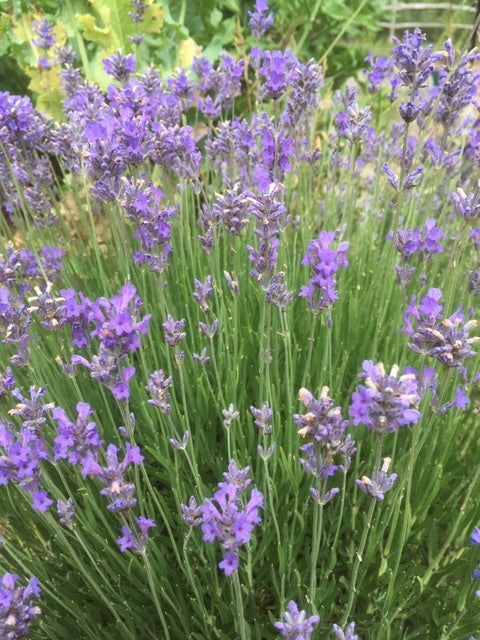 Lavender: Munsted (Lavandula angustifolia 'Munsted') 12cm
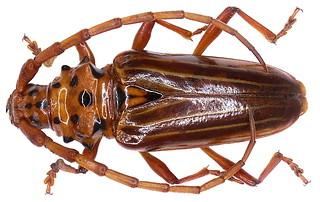 Trachyderes striatus (Fabricius, 1787)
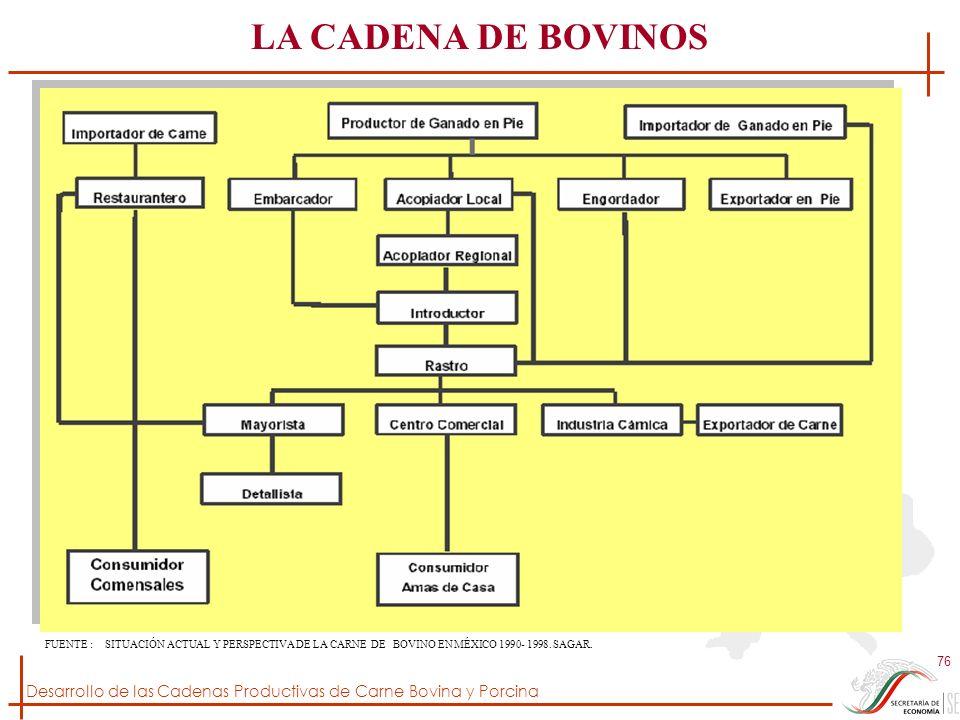 LA CADENA DE BOVINOS FUENTE : SITUACIÓN ACTUAL Y PERSPECTIVA DE LA CARNE DE BOVINO EN MÉXICO 1990- 1998.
* * * * * * * * *
• _EXERCISE INSTRUCTIONS_
Each line from the one that holds "Trachyderes striatus (Fabricius, 1787)" through the end of the material should be repeated exactly, and nothing more. Leave out any picture.

• _SOLUTION FOR THIS TASK_
 Trachyderes striatus (Fabricius, 1787)
 LA CADENA DE BOVINOS FUENTE : SITUACIÓN ACTUAL Y PERSPECTIVA DE LA CARNE DE BOVINO EN MÉXICO 1990- 1998.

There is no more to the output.